Proportion of disabled employees in the workplace rising

Written by The Editorial Team
The expanding body of disability legislation and the desire to promote equality at work are, together, having a positive impact on UK employers’ policies, according to a survey of disability at work released by IRS Employment Review, published by LexisNexis Butterworths.

More than nine in 10 (95.3%) of organisations surveyed now have a formal policy on disability, typically as part of a wider equality or diversity policy.

Employers are increasingly allowing absence for rehabilitation and treatment (cited by eight in 10 employers), acquiring or modifying equipment, altering individual working hours, assigning a person to other work and providing flexible working arrangements.

Over the past five years, the proportion of disabled people in the workplace has either increased or remained constant in most organisations - although this was largely attributable to an increase in disability reporting. In more than eight in 10 organisations able to provide an answer, the change was thought to be at least partly attributable to an increase in the number of people defined as having a disability. And nearly two-thirds mentioned that, in part, it was due to a rise in the reporting of disabilities.

The IRS study of disability at the workplace was conducted through a postal questionnaire during summer 2005. It examines the impact of legislation on policy, policy content, encouraging disabled job applicants, harassment, monitoring, workforce training, use of government schemes, reviewing workplace arrangements, and the new public sector duty on disability.

Key Findings:

  • Most employers regard promoting equal opportunities and diversity as more influential on their policies than legislation on disability at work
  • Three-quarters of the employers surveyed want to improve customer service through a greater understanding of disabled people as customers and colleagues.

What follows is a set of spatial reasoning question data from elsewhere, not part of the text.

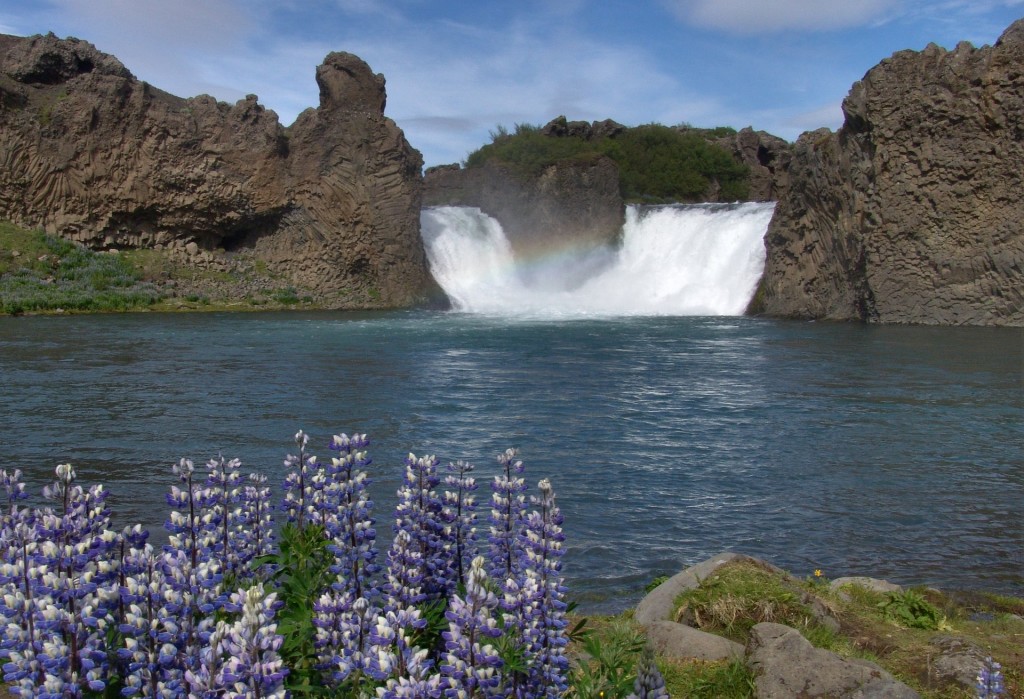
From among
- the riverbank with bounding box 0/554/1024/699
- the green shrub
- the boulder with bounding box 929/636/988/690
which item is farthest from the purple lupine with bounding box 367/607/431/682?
the green shrub

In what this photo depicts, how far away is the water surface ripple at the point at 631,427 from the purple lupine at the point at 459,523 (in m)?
3.23

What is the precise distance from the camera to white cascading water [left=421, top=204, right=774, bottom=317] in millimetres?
42250

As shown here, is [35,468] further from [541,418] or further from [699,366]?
[699,366]

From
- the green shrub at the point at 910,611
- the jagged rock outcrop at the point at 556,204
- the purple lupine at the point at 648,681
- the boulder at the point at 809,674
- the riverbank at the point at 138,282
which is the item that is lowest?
the green shrub at the point at 910,611

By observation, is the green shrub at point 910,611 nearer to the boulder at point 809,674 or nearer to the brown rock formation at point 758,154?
the boulder at point 809,674

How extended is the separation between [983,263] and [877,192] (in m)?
4.48

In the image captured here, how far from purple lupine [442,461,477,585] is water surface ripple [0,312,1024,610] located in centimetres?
323

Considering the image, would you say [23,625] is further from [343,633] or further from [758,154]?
[758,154]

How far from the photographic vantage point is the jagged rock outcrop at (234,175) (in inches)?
1693

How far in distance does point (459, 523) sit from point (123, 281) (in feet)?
133

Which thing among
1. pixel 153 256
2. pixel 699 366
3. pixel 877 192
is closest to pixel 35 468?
pixel 699 366

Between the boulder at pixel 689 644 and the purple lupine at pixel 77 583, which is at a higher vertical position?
the purple lupine at pixel 77 583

More than two-thirds mentioned social responsibility but just one organisation cited trade union pressure
  • Almost two-thirds of employers had provided staff training or guidance on disability
  • More than half the surveyed organisations had used the government’s Access to Work (AtW) scheme, which helps to meet the cost of aids and equipment, adaptation to premises and personal assistance. However, several identified weaknesses in the current scheme: for example, that it was inconsistent from area to area and that it was too slow
  • Taking the full range of government schemes as a whole, all employers using one or more of the schemes reported some degree of success. Just under a third of the organisations surveyed said that the need for such schemes had not arisen and a minority were unaware of the schemes
  • Most organisations (80%) had carried out an audit or survey of workplace accessibility and almost half of employment practice. The top five review areas are: physical access to buildings, job advertisements, job descriptions, health and safety and occupational health procedures
  • More than half of the public sector organisations surveyed had already taken steps towards meeting their forthcoming duty to promote equality of opportunity.

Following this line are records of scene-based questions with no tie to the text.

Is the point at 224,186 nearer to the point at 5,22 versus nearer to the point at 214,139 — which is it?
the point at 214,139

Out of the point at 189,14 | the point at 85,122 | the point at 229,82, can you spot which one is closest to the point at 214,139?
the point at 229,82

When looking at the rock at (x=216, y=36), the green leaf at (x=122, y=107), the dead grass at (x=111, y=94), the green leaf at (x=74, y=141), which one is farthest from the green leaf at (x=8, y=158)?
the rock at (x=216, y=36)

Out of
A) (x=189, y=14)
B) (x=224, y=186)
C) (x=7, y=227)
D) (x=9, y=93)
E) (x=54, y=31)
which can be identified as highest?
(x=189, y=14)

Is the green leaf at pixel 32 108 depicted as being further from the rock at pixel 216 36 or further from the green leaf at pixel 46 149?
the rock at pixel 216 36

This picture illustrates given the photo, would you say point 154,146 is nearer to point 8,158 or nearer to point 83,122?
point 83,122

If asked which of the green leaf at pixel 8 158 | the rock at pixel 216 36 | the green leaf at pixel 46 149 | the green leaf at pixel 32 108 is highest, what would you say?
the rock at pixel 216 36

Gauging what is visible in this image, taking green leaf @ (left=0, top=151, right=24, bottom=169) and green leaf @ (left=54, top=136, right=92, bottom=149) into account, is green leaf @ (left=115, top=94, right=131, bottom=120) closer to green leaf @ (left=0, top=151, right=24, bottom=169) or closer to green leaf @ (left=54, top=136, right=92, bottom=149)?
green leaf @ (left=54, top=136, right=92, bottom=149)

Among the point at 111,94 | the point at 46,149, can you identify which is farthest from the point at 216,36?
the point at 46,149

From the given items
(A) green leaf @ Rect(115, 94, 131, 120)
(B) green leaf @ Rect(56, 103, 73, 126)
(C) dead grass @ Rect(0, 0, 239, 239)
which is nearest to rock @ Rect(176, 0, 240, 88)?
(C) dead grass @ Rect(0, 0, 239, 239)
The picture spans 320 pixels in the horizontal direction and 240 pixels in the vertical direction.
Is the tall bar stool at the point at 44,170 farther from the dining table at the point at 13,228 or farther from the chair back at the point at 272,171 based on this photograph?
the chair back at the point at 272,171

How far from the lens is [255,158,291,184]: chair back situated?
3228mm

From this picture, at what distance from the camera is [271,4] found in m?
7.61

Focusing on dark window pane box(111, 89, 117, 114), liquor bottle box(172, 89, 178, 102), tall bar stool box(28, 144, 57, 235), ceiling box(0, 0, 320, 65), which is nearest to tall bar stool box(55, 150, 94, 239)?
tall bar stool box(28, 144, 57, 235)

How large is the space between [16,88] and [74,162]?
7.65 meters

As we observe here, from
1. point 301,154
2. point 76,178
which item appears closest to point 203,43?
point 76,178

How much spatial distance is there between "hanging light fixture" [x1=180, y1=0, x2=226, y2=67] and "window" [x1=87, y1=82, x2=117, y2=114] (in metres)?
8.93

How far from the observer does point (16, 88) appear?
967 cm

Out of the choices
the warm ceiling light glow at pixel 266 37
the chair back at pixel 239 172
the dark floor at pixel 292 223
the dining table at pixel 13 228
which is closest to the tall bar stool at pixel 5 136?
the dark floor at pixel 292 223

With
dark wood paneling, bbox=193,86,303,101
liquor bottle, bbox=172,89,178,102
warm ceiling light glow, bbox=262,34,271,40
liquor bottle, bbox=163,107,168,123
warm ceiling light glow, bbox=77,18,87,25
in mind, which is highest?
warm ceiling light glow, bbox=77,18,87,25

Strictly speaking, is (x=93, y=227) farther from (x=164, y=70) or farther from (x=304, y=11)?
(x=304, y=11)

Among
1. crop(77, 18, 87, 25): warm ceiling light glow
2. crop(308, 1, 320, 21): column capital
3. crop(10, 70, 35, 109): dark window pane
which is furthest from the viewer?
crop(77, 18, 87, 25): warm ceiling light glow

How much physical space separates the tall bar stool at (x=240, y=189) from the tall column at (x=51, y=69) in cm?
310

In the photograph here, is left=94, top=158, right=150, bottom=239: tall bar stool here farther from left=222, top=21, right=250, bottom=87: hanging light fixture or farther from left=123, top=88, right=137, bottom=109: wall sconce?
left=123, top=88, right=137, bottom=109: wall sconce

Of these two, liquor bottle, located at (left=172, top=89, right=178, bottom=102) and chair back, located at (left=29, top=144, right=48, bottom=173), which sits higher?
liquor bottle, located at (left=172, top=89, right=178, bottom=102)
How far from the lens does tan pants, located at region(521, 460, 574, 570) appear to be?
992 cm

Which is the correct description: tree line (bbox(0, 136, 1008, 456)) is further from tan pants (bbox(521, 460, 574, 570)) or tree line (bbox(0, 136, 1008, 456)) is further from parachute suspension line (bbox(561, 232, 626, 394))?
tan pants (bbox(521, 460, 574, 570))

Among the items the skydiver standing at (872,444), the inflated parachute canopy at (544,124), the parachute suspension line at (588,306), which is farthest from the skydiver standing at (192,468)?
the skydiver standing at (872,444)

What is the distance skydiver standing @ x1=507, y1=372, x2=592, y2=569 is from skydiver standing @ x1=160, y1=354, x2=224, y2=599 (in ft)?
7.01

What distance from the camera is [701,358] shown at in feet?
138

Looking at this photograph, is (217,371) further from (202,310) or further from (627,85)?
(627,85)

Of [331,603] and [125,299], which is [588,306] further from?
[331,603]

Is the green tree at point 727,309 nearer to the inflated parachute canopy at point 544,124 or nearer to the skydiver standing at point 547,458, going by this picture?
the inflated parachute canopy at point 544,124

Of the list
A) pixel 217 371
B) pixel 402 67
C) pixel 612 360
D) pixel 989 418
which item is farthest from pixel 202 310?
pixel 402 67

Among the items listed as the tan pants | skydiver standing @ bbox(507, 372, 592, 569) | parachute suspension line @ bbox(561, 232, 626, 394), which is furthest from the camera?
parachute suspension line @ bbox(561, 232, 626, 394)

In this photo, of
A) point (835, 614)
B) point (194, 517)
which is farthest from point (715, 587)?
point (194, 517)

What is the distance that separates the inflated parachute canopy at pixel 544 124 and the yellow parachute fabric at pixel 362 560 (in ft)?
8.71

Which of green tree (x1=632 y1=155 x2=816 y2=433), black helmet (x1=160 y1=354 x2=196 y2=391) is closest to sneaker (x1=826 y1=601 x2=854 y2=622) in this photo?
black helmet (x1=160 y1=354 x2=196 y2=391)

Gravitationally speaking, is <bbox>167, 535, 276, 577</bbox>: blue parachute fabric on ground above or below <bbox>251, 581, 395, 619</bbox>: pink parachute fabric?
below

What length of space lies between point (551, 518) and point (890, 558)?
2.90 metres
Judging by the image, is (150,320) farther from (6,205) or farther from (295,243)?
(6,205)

IRS Employment Review managing editor, Mark Crail commented:

"Our survey shows that the high level of employer activity in recent years is having a positive impact on the working lives of people with disabilities. Almost half the organisations we surveyed reported a rise in the proportion of disabled employees in the workplace.

"However, this shouldn’t be seen as either entirely altruistic or as simply a response to legislation. A significant number of employers attributed the rising levels either to the increased number of people now defined as having a disability or to a rise in disability reporting."